Edito par Michel Pascal Le destin n'a pas voulu que Stanley Kubrick voit l'année 2001. Les grands génies visionnaires sont souvent punis par leur Créateur, qui ne supporte pas que d'autres soient prophètes à leur place. S'il y a un film qui n'a pas pris une ride, trente trois ans après sa sortie en salles, c'est bien 2001, l'Odyssée de l'Espace, chef-d'œuvre absolu de la science-fiction . Vivons donc le 7 mars comme une fête, et non comme l'anniversaire d'un deuil. Il y a deux ans, disparaissait l'un des cinéastes majeurs du siècle. Aujourd'hui, on peut revoir en salles, sur une copie restaurée et sublime, son film le plus beau, le plus mystérieux, le plus magique.

Est-ce du cinéma, de la musique, de la peinture, un poème lyrique, un conte métaphysique, un voyage initiatique qui part de l'aube de l'humanité pour nous conduire vers l'infini ? C'est tout cela, et plus à la fois.

Il faut replacer ce film dans son contexte. Quand Kubrick écrit à l'auteur du roman Arthur C. Clarke en l964 pour lui annoncer son intention d'adapter son livre, il lui dit qu'il s'agira bien pour lui de " tourner le film de science fiction de référence. ". Or, en l964, l'homme n'a pas encore marché sur la lune. Il le fera pendant l'été 1969, un an après la sortie du film. Mais l'Amérique et le reste du monde baignent dans le contexte de la course à l'espace. John Kennedy a fixé l'objectif Lune comme nouvelle frontière pour son pays, la Nasa est dotée de budgets colossaux tandis que les soviétiques multiplient les défis de leur côté.

Stanley Kubrick, lui, sort de deux immenses succès, Lolita et Docteur Folamour. Il obtient de la MGM une liberté artistique totale pour son projet, qu'aucune entrave financière ne devra freiner.

L'artiste qui a commencé sa carrière comme photographe, et qui fabrique lui-même ses objectifs, pour obtenir exactement l'image qu'i l souhaite, va s'entourer de la technique la plus performante, pour les prises de vues et les trucages, donnant à son entreprise une amplitude exceptionnelle.

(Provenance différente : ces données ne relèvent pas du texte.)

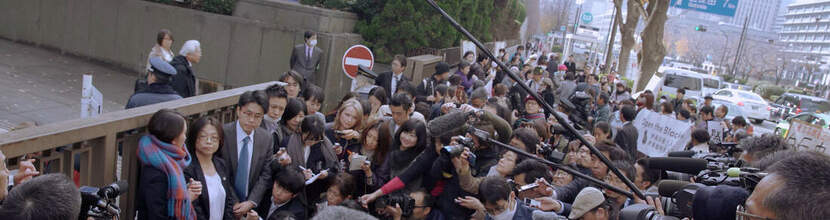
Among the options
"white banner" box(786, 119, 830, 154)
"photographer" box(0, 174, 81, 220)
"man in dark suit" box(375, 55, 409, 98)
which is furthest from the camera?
"white banner" box(786, 119, 830, 154)

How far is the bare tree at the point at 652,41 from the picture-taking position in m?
21.8

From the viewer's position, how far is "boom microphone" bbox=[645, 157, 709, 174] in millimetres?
3223

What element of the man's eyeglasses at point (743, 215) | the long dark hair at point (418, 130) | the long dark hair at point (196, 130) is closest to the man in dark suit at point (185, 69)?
the long dark hair at point (196, 130)

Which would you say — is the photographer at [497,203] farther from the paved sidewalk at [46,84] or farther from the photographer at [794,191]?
the paved sidewalk at [46,84]

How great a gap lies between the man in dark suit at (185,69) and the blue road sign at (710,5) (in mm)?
19058

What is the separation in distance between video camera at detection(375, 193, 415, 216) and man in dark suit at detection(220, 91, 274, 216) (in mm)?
824

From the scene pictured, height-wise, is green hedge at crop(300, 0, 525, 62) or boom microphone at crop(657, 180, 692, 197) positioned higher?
green hedge at crop(300, 0, 525, 62)

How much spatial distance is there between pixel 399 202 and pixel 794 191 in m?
2.62

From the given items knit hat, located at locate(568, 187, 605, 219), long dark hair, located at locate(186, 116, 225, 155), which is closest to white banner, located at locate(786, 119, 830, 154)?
knit hat, located at locate(568, 187, 605, 219)

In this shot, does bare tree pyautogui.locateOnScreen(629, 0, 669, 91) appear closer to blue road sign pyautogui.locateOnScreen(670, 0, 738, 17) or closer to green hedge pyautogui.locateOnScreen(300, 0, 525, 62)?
blue road sign pyautogui.locateOnScreen(670, 0, 738, 17)

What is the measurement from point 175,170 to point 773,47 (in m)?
88.0

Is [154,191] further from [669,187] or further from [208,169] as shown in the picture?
[669,187]

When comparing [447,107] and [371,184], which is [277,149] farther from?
[447,107]

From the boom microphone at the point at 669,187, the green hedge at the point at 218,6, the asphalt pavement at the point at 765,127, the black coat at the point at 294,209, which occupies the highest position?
the green hedge at the point at 218,6
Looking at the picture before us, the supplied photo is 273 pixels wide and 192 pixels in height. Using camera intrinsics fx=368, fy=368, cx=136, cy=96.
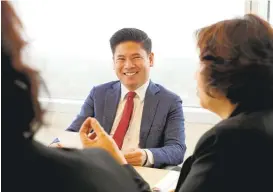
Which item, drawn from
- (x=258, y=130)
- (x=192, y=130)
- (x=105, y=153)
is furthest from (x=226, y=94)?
(x=192, y=130)

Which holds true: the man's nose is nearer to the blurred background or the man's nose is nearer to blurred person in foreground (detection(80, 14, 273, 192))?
the blurred background

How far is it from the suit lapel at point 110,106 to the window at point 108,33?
84 centimetres

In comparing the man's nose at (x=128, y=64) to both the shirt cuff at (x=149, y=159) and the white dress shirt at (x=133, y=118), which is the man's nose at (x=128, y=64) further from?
the shirt cuff at (x=149, y=159)

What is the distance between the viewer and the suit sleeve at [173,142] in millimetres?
1918

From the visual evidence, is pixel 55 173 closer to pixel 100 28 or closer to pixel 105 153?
pixel 105 153

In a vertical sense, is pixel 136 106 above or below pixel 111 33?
below

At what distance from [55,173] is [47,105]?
12 cm

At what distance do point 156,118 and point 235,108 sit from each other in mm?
1035

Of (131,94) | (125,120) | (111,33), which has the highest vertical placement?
(111,33)

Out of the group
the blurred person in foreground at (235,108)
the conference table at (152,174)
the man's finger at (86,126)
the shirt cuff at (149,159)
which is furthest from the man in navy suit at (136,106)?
the blurred person in foreground at (235,108)

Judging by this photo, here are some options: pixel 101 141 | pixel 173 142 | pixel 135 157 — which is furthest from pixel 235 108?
pixel 173 142

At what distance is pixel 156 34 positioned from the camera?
3039 millimetres

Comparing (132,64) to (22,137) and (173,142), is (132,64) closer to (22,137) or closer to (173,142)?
(173,142)

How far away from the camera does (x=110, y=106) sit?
2275mm
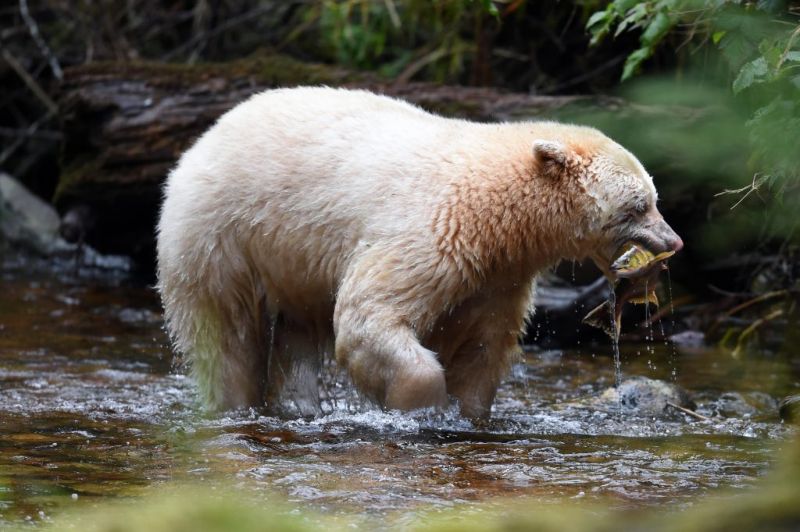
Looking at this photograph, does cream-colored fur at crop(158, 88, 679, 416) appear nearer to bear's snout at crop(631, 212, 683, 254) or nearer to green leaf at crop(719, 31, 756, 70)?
bear's snout at crop(631, 212, 683, 254)

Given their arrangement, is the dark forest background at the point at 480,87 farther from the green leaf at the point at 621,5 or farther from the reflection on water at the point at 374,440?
the reflection on water at the point at 374,440

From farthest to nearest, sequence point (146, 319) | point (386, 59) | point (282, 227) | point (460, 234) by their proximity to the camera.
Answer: point (386, 59) < point (146, 319) < point (282, 227) < point (460, 234)

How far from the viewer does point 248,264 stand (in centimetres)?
600

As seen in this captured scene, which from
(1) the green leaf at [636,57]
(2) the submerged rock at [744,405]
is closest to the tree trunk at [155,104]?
(1) the green leaf at [636,57]

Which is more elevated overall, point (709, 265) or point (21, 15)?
point (21, 15)

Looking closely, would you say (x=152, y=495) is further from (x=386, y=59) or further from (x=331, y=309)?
(x=386, y=59)

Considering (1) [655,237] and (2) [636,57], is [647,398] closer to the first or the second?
(1) [655,237]

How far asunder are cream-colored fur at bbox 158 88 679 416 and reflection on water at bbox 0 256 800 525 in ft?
1.09

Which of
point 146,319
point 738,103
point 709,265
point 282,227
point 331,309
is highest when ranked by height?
point 738,103

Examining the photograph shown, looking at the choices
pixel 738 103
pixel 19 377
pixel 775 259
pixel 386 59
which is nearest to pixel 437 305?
pixel 738 103

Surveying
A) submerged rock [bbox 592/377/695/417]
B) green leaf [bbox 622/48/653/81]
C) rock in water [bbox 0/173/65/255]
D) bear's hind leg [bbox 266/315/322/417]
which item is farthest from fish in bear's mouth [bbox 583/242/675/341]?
rock in water [bbox 0/173/65/255]

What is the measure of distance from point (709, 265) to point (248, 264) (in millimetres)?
4767

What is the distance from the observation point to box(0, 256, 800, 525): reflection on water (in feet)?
13.2

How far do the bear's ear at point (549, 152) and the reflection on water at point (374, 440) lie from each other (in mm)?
1305
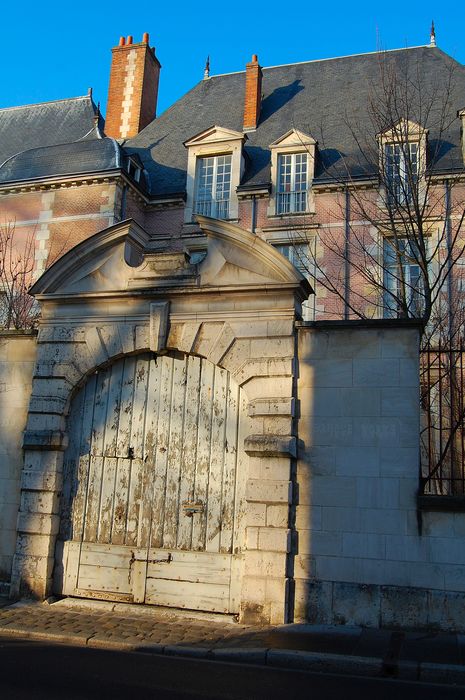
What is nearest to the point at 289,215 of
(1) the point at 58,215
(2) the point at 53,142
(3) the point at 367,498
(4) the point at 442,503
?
(1) the point at 58,215

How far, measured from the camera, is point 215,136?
717 inches

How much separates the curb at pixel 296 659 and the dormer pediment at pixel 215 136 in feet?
47.6

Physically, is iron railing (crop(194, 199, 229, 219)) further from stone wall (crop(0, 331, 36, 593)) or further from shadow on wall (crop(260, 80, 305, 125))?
stone wall (crop(0, 331, 36, 593))

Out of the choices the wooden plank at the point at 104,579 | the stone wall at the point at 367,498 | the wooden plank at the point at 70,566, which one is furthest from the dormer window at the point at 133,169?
the wooden plank at the point at 104,579

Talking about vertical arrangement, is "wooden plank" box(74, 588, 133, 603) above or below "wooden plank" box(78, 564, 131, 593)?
below

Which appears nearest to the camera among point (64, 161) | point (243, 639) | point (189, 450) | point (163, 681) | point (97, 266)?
point (163, 681)

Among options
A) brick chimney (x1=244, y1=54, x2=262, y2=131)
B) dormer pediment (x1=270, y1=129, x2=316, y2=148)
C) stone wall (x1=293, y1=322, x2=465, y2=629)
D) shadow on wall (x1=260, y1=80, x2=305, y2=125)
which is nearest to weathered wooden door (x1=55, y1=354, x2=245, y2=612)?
stone wall (x1=293, y1=322, x2=465, y2=629)

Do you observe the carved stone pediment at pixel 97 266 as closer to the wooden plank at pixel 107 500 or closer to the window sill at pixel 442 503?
the wooden plank at pixel 107 500

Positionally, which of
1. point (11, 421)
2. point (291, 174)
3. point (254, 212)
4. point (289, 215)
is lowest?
point (11, 421)

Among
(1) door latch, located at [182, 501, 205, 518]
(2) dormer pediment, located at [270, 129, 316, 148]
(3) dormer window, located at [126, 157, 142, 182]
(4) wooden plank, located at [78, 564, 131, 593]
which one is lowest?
(4) wooden plank, located at [78, 564, 131, 593]

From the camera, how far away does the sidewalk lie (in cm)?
530

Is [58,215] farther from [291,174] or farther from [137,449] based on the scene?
[137,449]

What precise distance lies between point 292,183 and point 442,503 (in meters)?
12.4

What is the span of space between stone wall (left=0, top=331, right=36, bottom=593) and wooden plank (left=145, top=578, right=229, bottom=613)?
5.80 ft
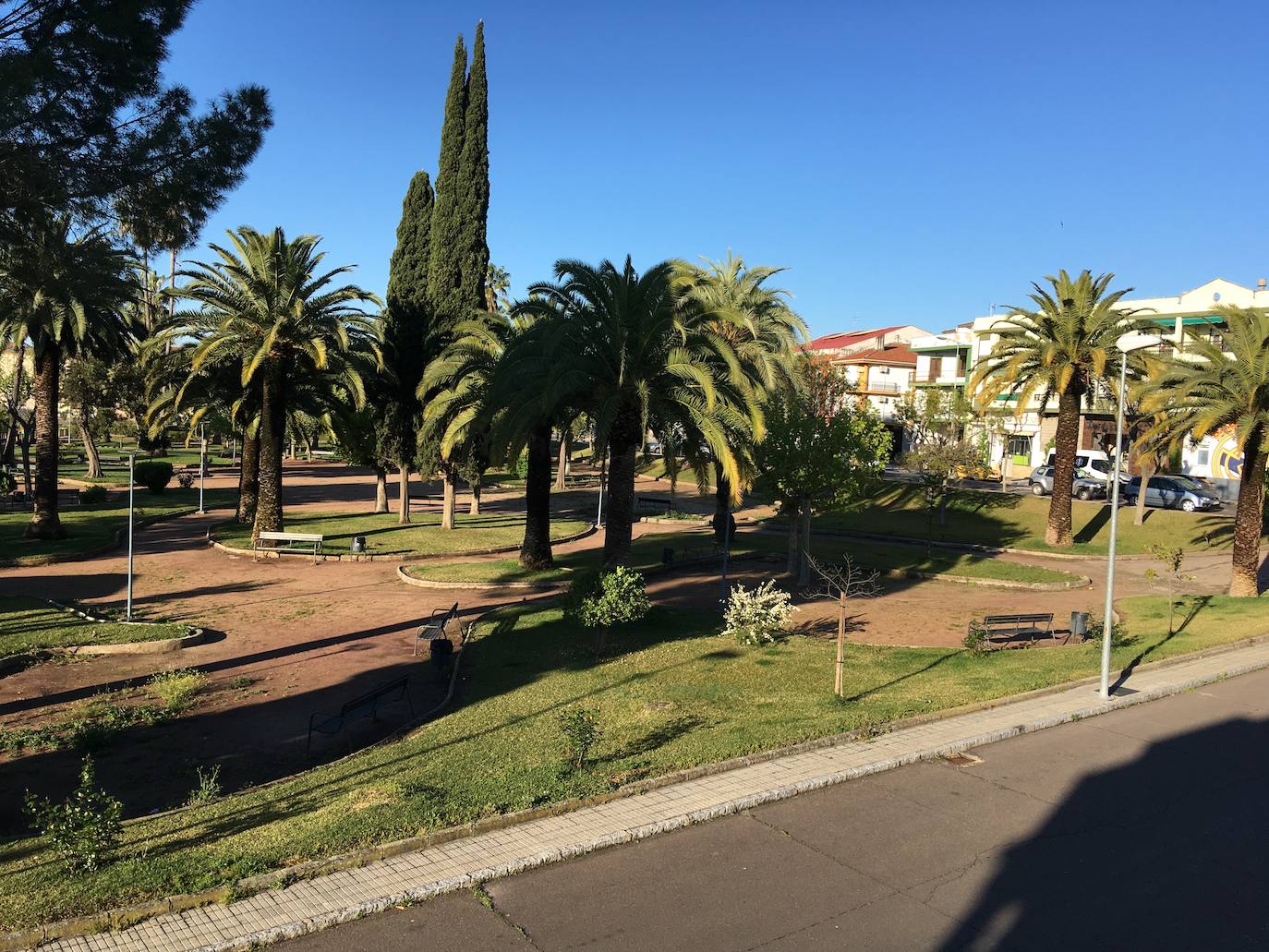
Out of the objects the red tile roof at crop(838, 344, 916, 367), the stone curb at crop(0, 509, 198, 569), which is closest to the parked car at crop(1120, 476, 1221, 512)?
the red tile roof at crop(838, 344, 916, 367)

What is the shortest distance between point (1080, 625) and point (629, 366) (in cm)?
1109

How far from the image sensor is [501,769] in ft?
33.7

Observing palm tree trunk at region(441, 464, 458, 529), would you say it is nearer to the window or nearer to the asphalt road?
the asphalt road

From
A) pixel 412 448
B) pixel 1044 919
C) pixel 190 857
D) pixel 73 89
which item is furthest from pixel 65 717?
pixel 412 448

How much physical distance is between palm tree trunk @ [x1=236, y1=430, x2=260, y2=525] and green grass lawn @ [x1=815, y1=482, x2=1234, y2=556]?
22.9 m

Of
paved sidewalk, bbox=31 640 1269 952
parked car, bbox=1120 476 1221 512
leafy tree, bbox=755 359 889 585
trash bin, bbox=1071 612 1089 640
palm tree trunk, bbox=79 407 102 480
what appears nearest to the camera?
paved sidewalk, bbox=31 640 1269 952

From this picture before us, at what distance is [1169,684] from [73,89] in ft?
64.0

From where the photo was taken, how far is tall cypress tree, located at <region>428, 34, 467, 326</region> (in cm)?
3250

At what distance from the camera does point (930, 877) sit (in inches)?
313

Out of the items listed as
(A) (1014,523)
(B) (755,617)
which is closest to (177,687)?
(B) (755,617)

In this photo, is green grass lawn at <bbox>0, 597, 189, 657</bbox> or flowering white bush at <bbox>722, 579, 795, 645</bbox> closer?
green grass lawn at <bbox>0, 597, 189, 657</bbox>

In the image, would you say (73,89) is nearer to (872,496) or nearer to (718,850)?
(718,850)

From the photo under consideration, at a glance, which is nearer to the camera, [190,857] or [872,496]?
[190,857]

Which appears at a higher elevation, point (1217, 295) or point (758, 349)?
point (1217, 295)
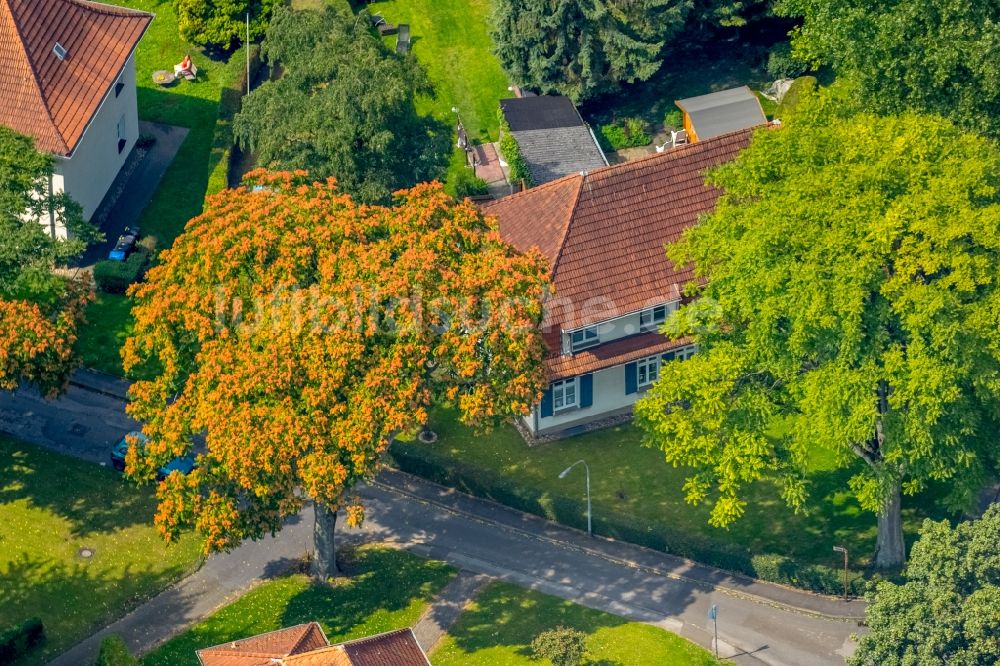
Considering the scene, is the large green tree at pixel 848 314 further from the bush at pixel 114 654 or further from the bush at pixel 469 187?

Nous ne sommes pas encore à l'ère de l'ordinateur et du tout-numérique, mais son ballet d'aéronefs et de navettes, au son des valses de Strauss, et du Beau Danube Bleu, n'en est que plus beau aujourd'hui. Pour l'assister, sur le plateau, il y a le grand Douglas Trumbull, qui a créé quelques années plus tard le format géant de l'Imax.

L'incroyable fascination que dégage ce fil m aujourd'hui, vient aussi de la rareté de ses dialogues : à peine plus d'une demi heure sur deux heures quarante de spectacle. Avec l'invention géniale de Hal, l'ordinateur qui parle et va se révolter contre l'homme. Le duel de la machine face à celui qui l'a créée. Ce moment du film - quand il faut débrancher Hal, pour l'empêcher de conduire les astronautes vers la mort - reste l'un des plus forts de l'histoire du cinéma,parmi beaucoup d'autres, la bataille des singes et l'os jeté vers le ciel, le monolithe noir, le voyage vers Jupiter, et la chambre mystérieuse où la mort et la naissance se rejoignent à la fin, bouclant ce film pascalien sur le silence effrayant des espaces infinis…

La Warner ressort 2001 à Paris sur une seule copie 70 mm projetée sur l'écran du Gaumont Italie. D'ici quinze jours, quelques copies 35 mm prendront le relais en province. Ne laissez pas passer cette chance de redécouvrir ou de découvrir un moment majeur de la vie artistique du vingtième siècle. Le talent des Lucas, Spielberg, Cameron ou Ridley Scott, est très grand, mais aucun d'eux n'a approché une telle perfection…

Stanley Kubrick ou le voyage ultime vers les mystères de l'humanité et de la création.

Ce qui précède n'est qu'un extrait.